Salvini a ajouté qu'il ne se laisserait pas « intimider » et qu'il ne ferait pas usage de son immunité politique : « Je n'ai fait que mon travail de ministre et je suis prêt à recommencer. »
L'information judiciaire a été lancée contre Salvini, ministre de l'intérieur et vice-Premier ministre, après qu'il ait bloqué 150 migrants, principalement érythréens, à bord du navire des garde-côtes italiens, le Diciotti, dans l'attente que d'autres États membres de l'Union européenne acceptent d'en recueillir certains.
Le 15 août, le Diciotti a recueilli environ 190 migrants en mer Méditerranée ; puis, le 20 août, il a regagné son port d'attache à Catane, en Sicile. Seuls 30 mineurs non accompagnés et 13 autres hommes et femmes en mauvais état de santé ont été autorisés à quitter le navire.

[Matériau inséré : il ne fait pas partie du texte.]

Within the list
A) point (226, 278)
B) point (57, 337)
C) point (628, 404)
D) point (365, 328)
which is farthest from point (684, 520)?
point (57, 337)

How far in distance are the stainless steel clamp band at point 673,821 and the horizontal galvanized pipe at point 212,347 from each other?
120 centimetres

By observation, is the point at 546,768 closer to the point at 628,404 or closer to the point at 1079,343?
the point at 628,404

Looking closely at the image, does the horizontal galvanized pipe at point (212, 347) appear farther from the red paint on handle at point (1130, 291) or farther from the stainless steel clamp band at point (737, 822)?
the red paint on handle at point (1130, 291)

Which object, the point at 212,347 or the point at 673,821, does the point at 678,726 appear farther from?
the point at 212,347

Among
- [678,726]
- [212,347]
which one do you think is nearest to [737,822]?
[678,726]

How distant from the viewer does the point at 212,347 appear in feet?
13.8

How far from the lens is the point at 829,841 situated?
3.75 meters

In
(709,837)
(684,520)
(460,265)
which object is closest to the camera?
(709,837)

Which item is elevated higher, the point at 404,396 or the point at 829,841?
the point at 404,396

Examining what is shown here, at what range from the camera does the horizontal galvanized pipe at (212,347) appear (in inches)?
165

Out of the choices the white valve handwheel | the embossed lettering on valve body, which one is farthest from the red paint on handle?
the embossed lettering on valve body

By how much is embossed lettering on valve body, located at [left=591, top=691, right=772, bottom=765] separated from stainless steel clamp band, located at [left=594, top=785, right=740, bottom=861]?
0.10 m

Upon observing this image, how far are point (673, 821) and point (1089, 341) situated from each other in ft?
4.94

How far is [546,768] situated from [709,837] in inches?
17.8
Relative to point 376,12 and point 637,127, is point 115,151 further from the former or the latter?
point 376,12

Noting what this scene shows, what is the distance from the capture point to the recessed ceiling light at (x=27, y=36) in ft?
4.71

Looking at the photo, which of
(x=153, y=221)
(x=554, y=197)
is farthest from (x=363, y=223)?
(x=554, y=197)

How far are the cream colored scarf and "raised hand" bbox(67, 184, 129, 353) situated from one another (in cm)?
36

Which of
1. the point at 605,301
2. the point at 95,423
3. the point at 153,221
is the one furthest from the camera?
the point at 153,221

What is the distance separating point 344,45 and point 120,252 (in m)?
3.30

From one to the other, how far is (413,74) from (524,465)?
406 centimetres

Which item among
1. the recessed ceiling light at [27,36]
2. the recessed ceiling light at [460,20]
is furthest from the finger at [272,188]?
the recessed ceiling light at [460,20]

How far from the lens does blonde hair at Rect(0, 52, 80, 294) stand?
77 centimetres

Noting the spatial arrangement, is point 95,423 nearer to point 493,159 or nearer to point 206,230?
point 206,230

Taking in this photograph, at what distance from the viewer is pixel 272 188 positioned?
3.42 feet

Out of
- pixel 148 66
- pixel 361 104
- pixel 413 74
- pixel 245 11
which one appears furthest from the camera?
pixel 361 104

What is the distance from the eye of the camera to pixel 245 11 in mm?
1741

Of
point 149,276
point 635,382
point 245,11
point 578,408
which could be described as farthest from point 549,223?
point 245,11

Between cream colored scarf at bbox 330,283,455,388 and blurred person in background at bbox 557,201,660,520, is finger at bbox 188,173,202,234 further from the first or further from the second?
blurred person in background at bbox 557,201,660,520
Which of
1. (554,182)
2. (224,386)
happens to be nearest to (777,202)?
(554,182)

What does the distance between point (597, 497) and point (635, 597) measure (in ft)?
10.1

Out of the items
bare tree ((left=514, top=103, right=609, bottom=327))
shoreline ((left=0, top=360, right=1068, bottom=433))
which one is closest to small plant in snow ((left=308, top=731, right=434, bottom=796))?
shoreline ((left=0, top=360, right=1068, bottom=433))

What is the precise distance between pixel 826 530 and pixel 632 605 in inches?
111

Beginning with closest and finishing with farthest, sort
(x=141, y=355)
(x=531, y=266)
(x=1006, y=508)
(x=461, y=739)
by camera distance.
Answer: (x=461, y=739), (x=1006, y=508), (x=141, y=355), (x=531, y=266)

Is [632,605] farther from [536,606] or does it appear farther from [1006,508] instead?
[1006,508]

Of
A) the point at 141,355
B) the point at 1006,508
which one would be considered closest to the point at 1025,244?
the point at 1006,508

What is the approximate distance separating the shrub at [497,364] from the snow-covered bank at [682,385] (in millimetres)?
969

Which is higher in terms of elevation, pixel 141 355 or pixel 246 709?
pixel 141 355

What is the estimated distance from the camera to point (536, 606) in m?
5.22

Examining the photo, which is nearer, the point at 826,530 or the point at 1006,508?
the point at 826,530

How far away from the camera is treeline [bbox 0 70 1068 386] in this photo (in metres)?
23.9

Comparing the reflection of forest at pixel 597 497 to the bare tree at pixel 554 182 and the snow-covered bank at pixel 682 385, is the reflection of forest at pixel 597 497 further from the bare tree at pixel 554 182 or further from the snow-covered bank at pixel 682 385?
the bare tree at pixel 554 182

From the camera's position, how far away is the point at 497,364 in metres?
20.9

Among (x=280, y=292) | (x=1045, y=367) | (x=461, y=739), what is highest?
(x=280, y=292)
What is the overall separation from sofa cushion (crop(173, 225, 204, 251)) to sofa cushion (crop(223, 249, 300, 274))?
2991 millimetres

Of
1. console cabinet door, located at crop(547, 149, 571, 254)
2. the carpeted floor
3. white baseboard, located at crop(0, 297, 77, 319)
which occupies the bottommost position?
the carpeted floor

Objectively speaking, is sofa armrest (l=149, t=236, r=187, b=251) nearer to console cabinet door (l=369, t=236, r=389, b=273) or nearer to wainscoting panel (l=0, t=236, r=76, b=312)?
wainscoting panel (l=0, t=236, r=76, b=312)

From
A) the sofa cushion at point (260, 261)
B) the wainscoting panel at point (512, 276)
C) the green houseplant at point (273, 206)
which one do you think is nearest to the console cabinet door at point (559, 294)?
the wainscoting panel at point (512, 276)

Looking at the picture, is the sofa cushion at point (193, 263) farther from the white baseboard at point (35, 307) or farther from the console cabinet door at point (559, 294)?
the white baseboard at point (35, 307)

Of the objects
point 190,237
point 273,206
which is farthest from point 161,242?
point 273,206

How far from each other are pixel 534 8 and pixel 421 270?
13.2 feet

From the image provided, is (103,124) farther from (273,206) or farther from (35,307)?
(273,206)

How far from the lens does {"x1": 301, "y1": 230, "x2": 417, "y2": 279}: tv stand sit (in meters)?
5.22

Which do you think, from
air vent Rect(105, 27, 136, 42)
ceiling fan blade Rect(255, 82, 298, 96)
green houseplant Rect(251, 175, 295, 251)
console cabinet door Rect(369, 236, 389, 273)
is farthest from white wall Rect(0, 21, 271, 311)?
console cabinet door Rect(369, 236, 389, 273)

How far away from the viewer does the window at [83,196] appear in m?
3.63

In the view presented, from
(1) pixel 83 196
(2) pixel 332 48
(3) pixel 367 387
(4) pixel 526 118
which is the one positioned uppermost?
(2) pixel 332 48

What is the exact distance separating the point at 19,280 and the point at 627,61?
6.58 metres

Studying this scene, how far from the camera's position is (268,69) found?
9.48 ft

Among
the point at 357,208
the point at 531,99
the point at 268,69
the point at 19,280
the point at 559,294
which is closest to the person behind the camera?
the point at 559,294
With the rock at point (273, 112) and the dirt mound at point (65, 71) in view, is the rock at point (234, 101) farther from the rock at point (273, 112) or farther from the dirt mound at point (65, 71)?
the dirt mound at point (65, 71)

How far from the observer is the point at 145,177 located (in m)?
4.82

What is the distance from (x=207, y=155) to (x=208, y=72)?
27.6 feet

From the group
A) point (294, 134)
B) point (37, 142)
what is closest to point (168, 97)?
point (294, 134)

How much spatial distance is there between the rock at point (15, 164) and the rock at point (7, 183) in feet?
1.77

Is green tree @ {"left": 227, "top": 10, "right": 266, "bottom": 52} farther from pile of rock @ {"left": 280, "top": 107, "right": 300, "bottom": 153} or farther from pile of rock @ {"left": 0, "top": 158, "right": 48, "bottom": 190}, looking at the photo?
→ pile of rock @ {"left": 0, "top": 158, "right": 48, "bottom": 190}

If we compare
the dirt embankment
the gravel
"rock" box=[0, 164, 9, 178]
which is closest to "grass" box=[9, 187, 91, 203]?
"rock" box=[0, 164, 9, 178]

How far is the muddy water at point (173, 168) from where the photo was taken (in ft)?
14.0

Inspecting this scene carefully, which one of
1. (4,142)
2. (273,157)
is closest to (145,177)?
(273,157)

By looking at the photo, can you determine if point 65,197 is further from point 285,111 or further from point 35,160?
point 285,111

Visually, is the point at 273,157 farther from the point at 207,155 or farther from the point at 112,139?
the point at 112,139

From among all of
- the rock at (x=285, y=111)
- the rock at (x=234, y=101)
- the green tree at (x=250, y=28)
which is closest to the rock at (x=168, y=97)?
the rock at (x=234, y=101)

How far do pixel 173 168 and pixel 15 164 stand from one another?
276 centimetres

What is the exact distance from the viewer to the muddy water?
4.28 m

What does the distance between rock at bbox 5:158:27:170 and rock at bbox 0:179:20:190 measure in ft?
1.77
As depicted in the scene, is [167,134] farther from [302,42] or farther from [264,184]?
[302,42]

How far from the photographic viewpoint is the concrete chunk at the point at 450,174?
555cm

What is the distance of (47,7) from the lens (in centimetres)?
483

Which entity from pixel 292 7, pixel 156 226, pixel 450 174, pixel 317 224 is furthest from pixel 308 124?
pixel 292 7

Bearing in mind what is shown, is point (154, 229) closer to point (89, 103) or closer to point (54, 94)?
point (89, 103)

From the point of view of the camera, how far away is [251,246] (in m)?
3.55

Le 20 août, le garde-côtes italiens, Diciotti , s'est amarré en Sicile avec 190 migrants à bord. (Source : ARPAT / Wikimedia Commons) |
Les autres passagers sont restés bloqués à bord, Salvini expliquant que le fardeau de la migration de masse devait être partagé par d'autres États membres de l'UE. Plus de 600 000 migrants sont arrivés en Italie au cours des quatre dernières années. Selon les règles de l'UE – le fameux Règlement de Dublin -, les migrants doivent déposer une demande d'asile dans leur pays d'arrivée, ce qui, pour des raisons de géographie, impose une charge excessive à l'Italie.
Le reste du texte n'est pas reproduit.